Marciamo, quindi. Marciamo per andare avanti il più possibile, per non fermarci in mezzo alla vita.
Ci seguono i figli, i fratelli, i genitori, ci segue anche chi non cammina più.
Incrociamo lo sguardo con i fantasmi, sulla pelle le impronte delle loro dita.
Quel giorno è stato un inverno acido.
Marciamo per questo, per prosciugare l’avidità di chi decide per il nostro bene e poi ci lascia diventare fantasmi.
Marciamo e siamo tanti, ma ancora troppo pochi.
Per questo marciamo.
Siamo arrivati ad un punto, vogliamo risposte. Vediamo un filone di carabinieri. Il pericolo siamo noi? Siamo davvero noi il pericolo? No, noi siamo in pericolo. Come loro. Ricattati con il lavoro. Come loro.
Urliamo. Esci! Spiegaci!
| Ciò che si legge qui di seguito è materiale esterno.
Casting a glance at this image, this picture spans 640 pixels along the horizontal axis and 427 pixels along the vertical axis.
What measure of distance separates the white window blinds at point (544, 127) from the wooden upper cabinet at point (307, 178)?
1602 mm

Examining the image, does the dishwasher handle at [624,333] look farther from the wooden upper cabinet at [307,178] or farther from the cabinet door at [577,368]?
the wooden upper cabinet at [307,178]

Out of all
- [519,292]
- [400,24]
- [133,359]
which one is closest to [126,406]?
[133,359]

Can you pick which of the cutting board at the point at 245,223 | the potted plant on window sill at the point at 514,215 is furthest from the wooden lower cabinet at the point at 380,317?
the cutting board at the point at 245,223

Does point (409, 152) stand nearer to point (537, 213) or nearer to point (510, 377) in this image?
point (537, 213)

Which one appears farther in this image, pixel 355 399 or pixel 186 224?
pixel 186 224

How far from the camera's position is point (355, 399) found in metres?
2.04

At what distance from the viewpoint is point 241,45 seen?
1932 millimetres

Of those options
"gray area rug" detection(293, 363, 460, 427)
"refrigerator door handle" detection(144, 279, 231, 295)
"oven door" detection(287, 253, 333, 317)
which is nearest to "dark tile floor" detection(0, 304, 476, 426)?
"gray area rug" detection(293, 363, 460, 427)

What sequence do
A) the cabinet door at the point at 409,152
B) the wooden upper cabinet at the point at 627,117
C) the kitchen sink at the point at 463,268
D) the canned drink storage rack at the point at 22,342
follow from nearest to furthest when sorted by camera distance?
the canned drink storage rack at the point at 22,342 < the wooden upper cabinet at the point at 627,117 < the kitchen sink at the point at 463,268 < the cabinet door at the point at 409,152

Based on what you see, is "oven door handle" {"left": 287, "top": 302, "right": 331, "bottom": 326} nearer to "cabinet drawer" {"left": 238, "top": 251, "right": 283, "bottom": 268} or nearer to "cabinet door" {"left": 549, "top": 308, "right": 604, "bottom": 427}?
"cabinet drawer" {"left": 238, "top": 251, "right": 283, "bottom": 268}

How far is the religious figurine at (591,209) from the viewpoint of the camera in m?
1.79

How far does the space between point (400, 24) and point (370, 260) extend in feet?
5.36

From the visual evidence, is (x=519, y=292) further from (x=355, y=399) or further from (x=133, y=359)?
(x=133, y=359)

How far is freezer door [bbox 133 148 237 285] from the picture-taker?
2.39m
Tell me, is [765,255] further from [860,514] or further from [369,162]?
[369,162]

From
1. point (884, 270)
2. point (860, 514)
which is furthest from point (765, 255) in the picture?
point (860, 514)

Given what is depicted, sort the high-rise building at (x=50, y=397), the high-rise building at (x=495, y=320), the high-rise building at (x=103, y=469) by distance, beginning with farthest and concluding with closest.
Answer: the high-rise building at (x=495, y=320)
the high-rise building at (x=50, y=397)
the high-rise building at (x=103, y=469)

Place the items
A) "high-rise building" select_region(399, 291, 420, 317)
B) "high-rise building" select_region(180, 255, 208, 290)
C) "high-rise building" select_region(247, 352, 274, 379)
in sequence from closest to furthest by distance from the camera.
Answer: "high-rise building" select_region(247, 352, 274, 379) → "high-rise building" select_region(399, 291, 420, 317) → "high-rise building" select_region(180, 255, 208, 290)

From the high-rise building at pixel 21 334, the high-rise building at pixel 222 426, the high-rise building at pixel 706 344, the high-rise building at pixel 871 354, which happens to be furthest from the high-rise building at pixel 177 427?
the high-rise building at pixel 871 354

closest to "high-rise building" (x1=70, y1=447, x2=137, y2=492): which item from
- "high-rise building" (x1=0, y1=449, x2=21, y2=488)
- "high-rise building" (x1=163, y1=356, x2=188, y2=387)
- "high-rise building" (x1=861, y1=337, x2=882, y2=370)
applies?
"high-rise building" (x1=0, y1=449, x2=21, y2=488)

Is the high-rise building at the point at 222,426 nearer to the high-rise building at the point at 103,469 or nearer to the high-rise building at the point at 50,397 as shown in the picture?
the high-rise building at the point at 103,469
Dicci perché quel giorno non eravamo noi ciò che andava protetto!
Lui esce, parla con qualcuno, brandisce un sorriso. Non ci prende sul serio!
Un ingorgo di domande soffocano tra la folla. Qualcuno litiga, c’è chi vorrebbe picchiare. Non siamo noi, è uscito con lui.
Mi fermo a sistemare la scena per fare posto ad una spiegazione. Cado, cadiamo tutti: la spiegazione c’è, ma non nasce nel nostro stesso terreno. E’ una piantagione in cui crescono interessi che tintinnano come spiccioli. Interessi che riempono le tasche, interessi che non sono veloci come la luce, ma arrivano sempre prima.
Prima. Prima di tutti. Prima di noi. Anche prima di chi pensa di averci fregati tutti mentre dice di aver agito pensandoci ogni secondo, di volerci far adottare da qualcosa che intanto ci strappa l’aria dai polmoni per immagazzinarvi il carbone.
Marciamo. Marciamo ancora, il viaggio è lungo. E noi non dobbiamo smettere di marciare.